_What this task involves_.
Check which lines in the records hold "trap" and report how many there are, with no other text.

[Saved data entries]
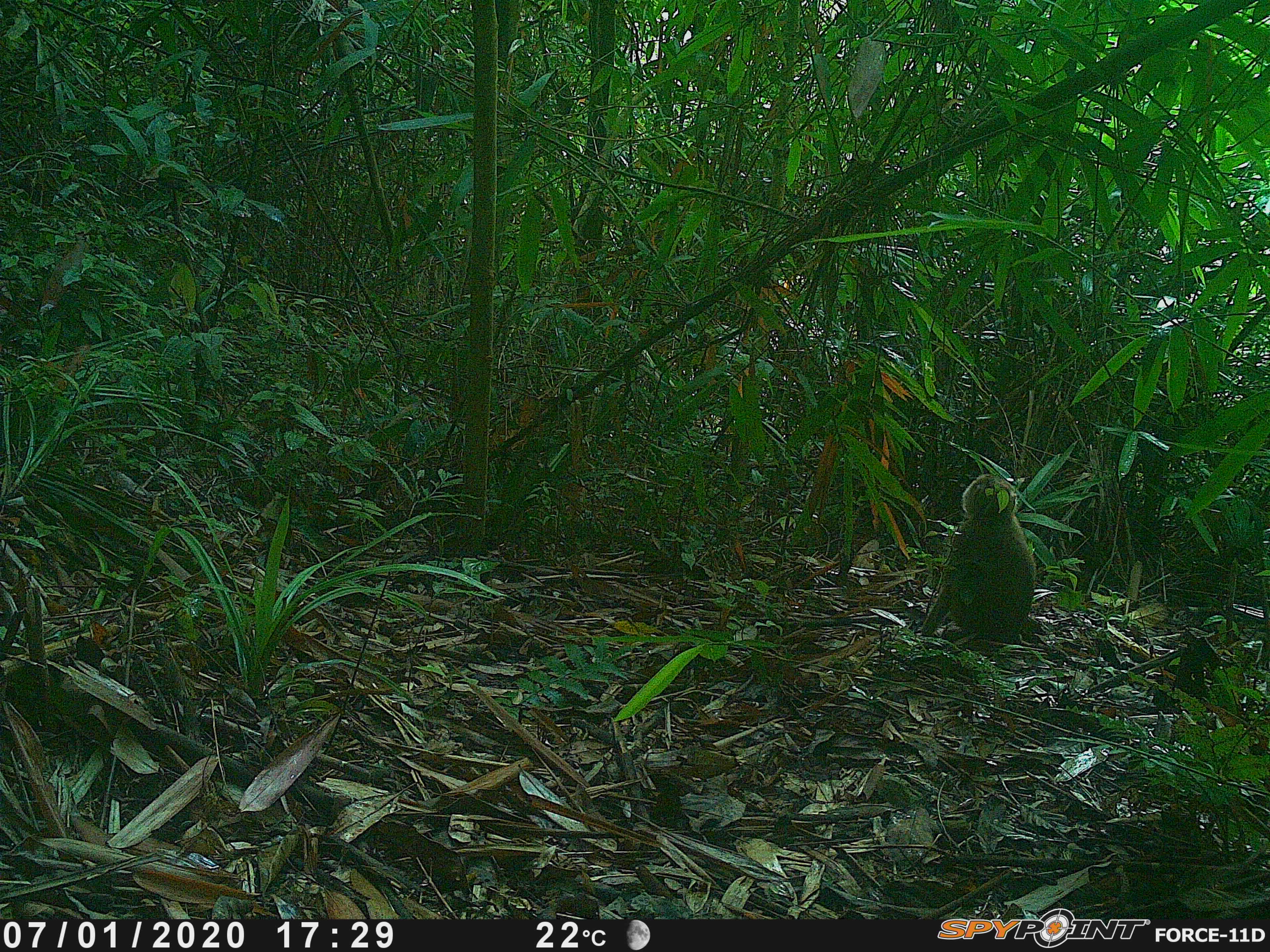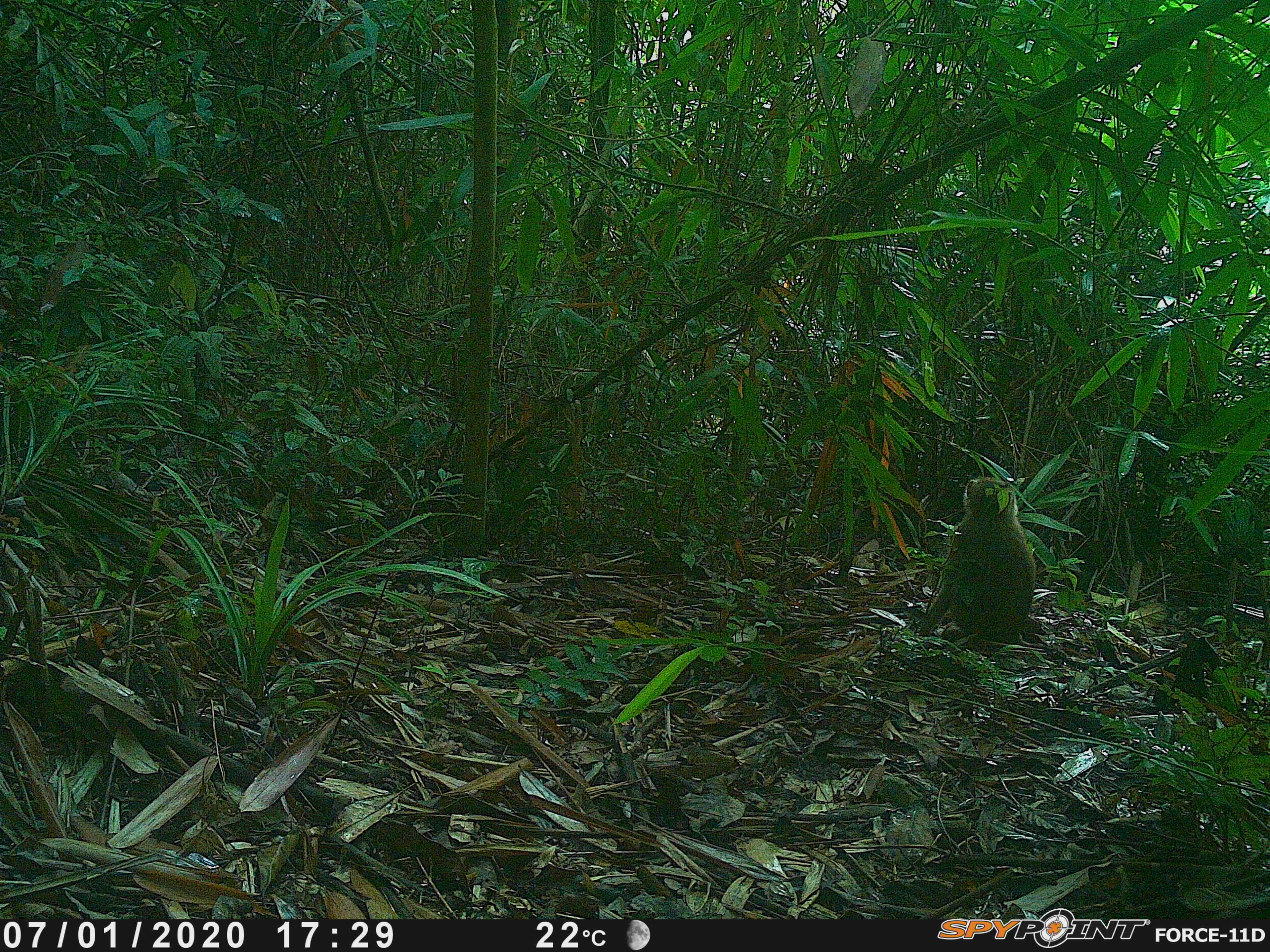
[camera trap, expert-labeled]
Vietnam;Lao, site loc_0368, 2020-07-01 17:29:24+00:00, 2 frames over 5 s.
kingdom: Animalia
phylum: Chordata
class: Mammalia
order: Primates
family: Cercopithecidae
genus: Macaca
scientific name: Macaca nemestrina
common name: pig-tailed macaque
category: pig tailed macaque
Pig tailed macaque (pig-tailed macaque) (Macaca nemestrina). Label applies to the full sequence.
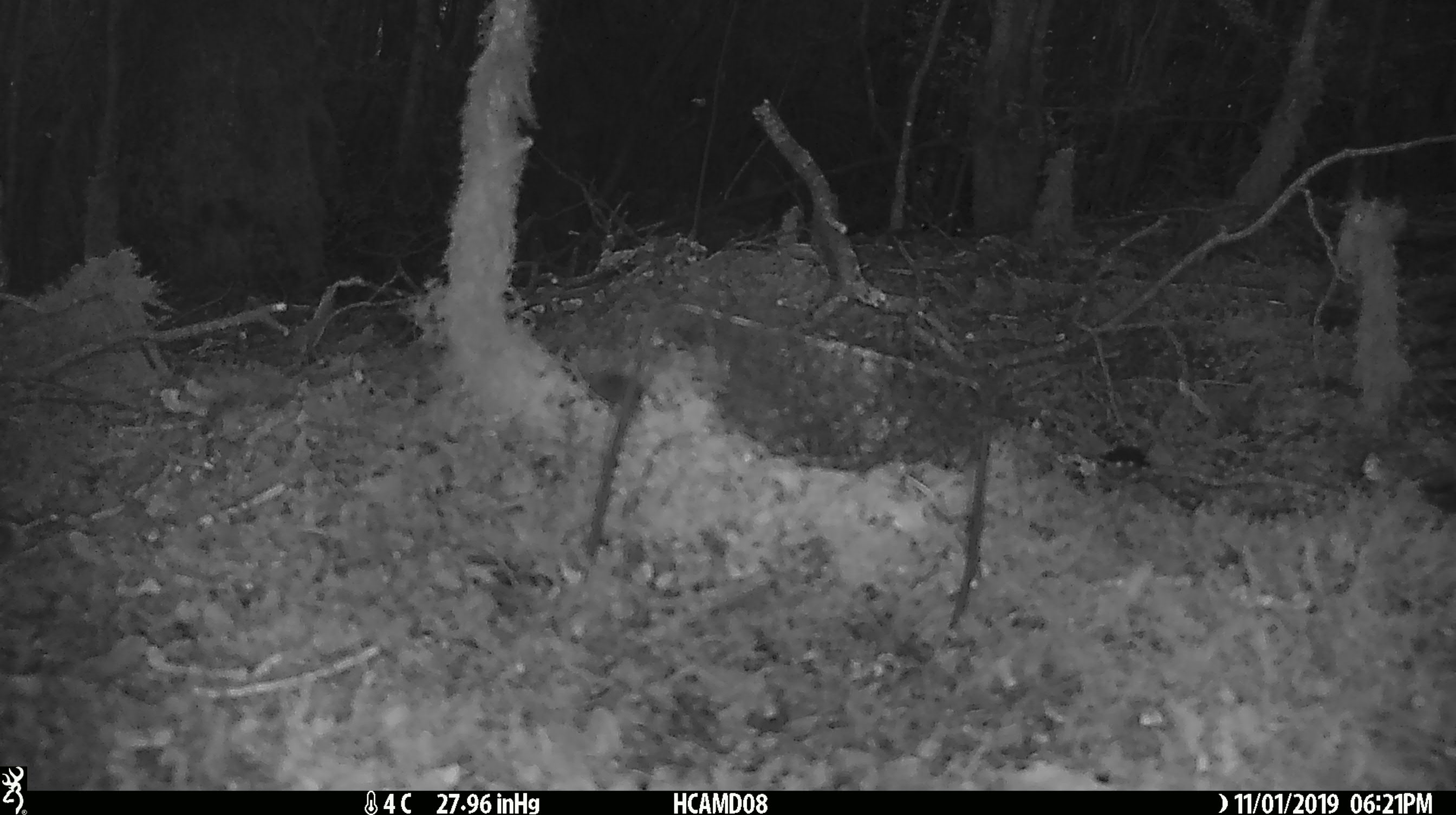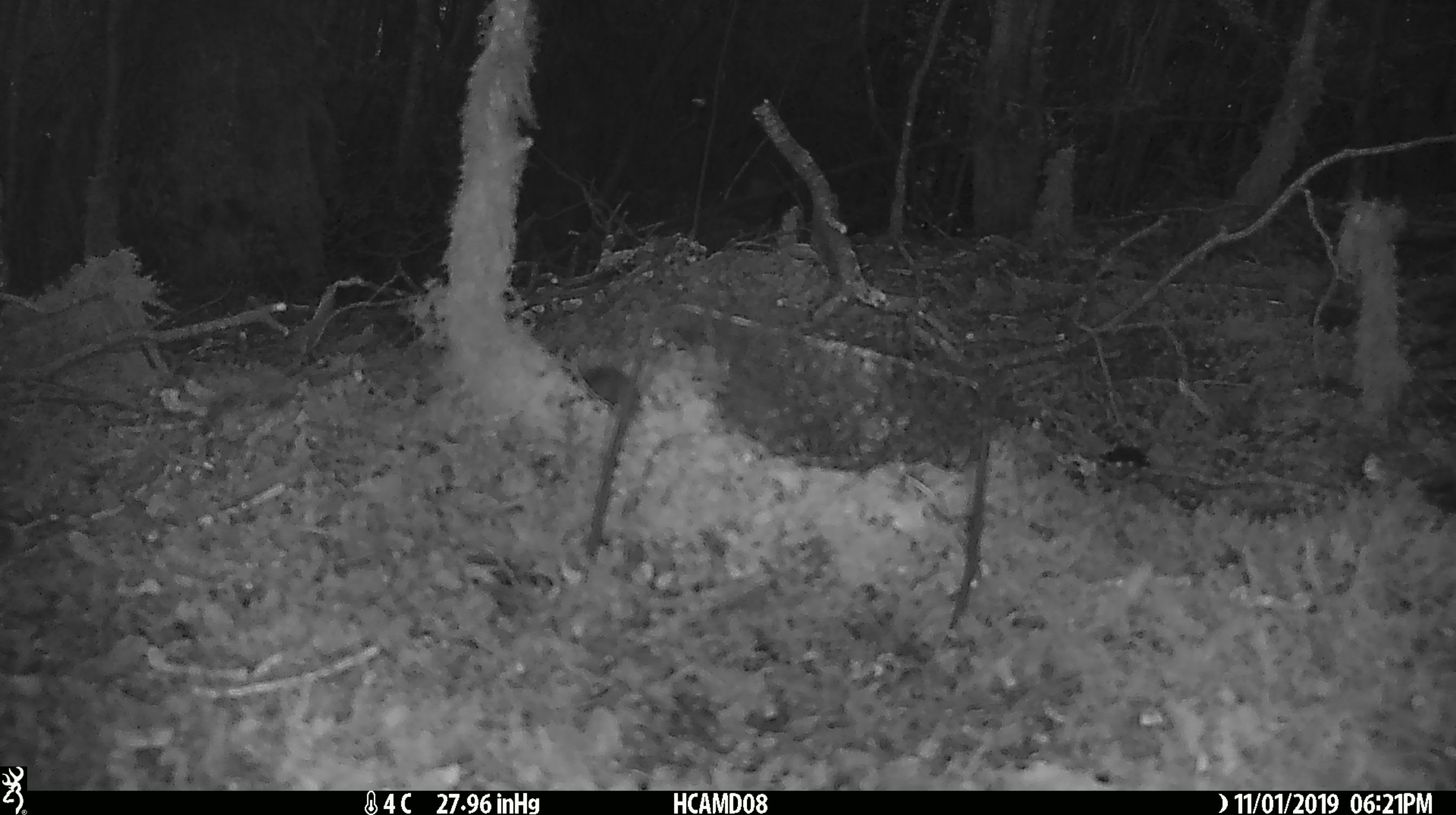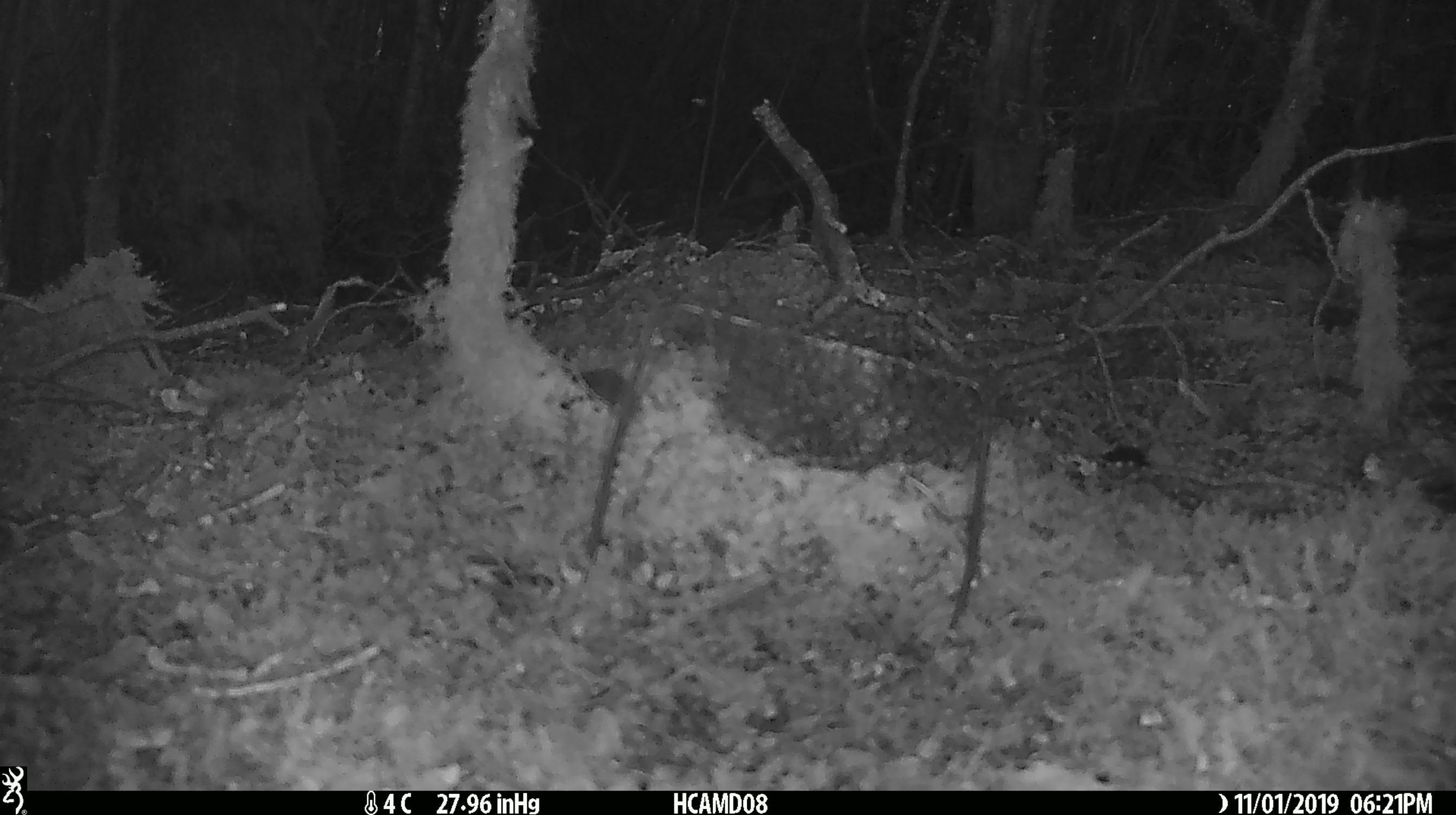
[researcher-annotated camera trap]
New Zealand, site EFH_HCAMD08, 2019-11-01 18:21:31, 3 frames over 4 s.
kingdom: Animalia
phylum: Chordata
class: Mammalia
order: Rodentia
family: Muridae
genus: Mus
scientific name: Mus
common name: mouse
Mouse (Mus).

_Result for this exercise_.
2